Beyond day-to-day adjustments, the survey says that some South Africans are making more significant lifestyle sacrifices. These include cutting back on hobbies (56%), using public transport or carpooling (51%), reducing spending on sports and gym memberships (49%), and downsizing their homes (39%).
Others have taken even more drastic steps, such as pausing their education (37%) or selling personal possessions (29%) to generate income, it says.
The survey also highlights a growing reliance on informal debt. Borrowing from family and friends (27%) is more common than taking personal loans from financial institutions (24%), suggesting that many consumers either lack access to formal credit or prefer to avoid the associated costs. Additionally, some are tapping into existing assets, with 22% drawing from excess home loan funds and 20% increasing their credit card limits.
Debt repayment remains a significant challenge, says the survey, particularly with credit card payments, which 51% of respondents struggle to meet each month. Essential expenses such as groceries, home loan repayments, fuel, and school fees are also difficult for about a third of consumers to afford. While insurance payments are a concern for some, they appear to be less burdensome than other financial obligations, possibly indicating that consumers are prioritising more immediate needs. The survey states in response to these pressures, many South Africans are turning to side hustles and additional employment.

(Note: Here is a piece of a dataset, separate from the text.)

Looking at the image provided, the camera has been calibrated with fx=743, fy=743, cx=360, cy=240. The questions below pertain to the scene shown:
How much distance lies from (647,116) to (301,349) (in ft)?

The survey found that 42% of respondents have taken on extra work to boost their income, a trend that spans all age groups. Others are selling household items (21%) and valuables such as jewellery or art (18%) to make ends meet. More drastic measures include moving children to more affordable schools (16%), selling vehicles (7%), and altering living arrangements, such as selling property and relocating to cheaper housing (5%), moving in with family (5%), or renting (4%), the survey shows.